SCHOLARAG__REDIS__EXPIRY: time in days for the expiration of the caching keys. By default, the value is 30.0.

SCHOLARAG__LOGGING__LEVEL: the logging level of the application and the scholarag package logging. By default, the value is info.
SCHOLARAG__LOGGING__EXTERNAL_PACKAGES: the logging level of the external packages. By default, the value is warning.

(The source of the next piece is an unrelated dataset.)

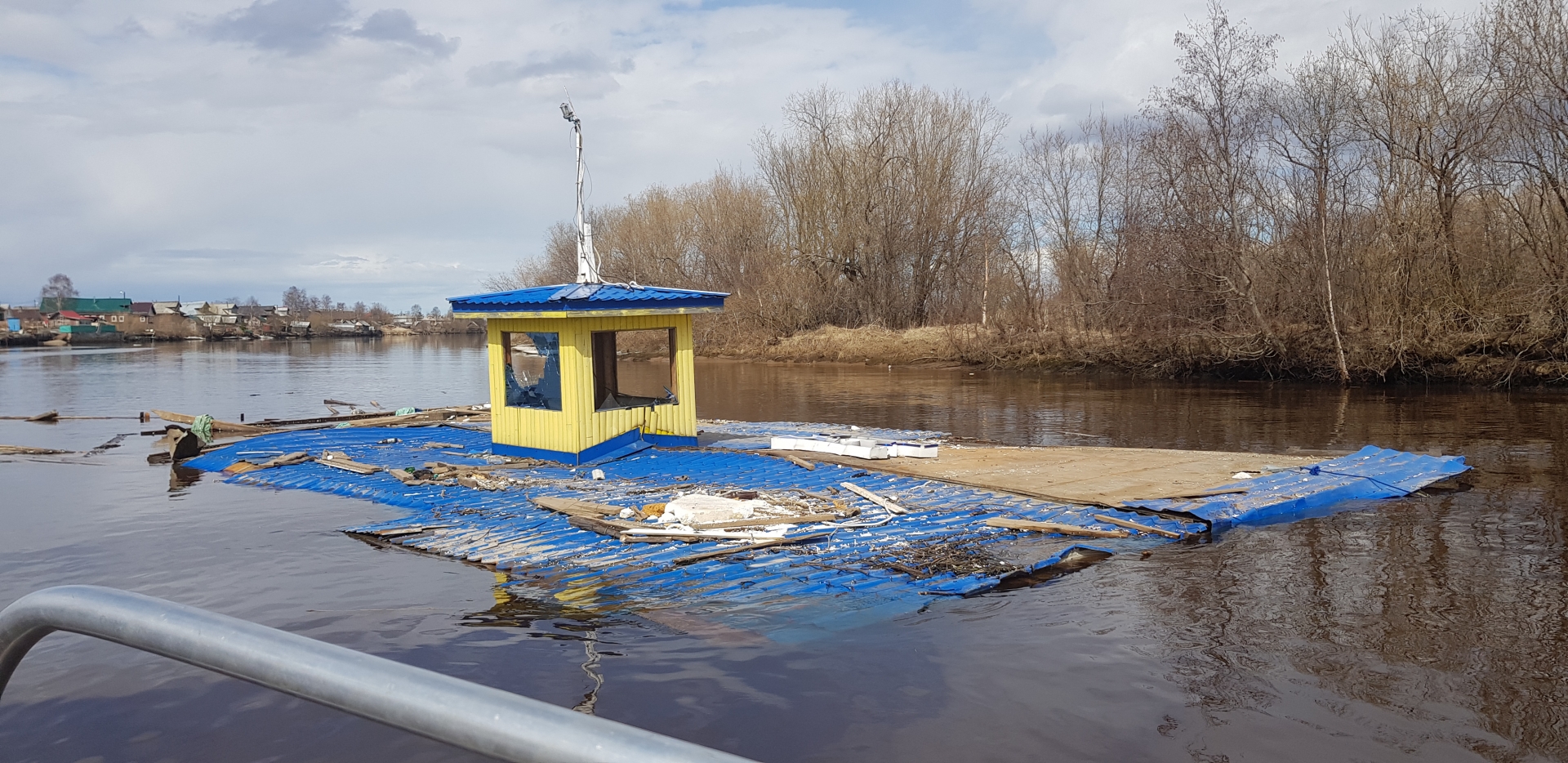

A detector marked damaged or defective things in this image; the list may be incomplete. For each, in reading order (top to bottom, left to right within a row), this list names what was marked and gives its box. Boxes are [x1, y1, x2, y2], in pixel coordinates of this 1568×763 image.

SCHOLARAG__METADATA__EXTERNAL_APIS: boolean to decide if there are retrieval of the metadata or not. By default, the value is True.
SCHOLARAG__METADATA__TIMEOUT: timeout of the metadata retrieval requests. By default, the value is 30.

Misc variables

SCHOLARAG__MISC__APPLICATION_PREFIX: Adds a prefix before every endpoint, which internally is removed by a middleware. Useful for instance for AWS application load balancer when using path_patterns conditions.
SCHOLARAG__MISC__CORS_ORIGINS: Specifies the cors origins to allow. Should be a string with comma separated values, i.e. "value_1, value_2, ...".

SCHOLARAG__KEYCLOAK__ISSUER: Endpoint to use to check that the Keycloak token is valid.
SCHOLARAG__KEYCLOAK__VALIDATE_TOKEN: Boolean to decide if keycloak token should be validated or not.

If ones want to setup sentry, it is also possible via SENTRY_DSN and SENTRY_ENVIRONMENT.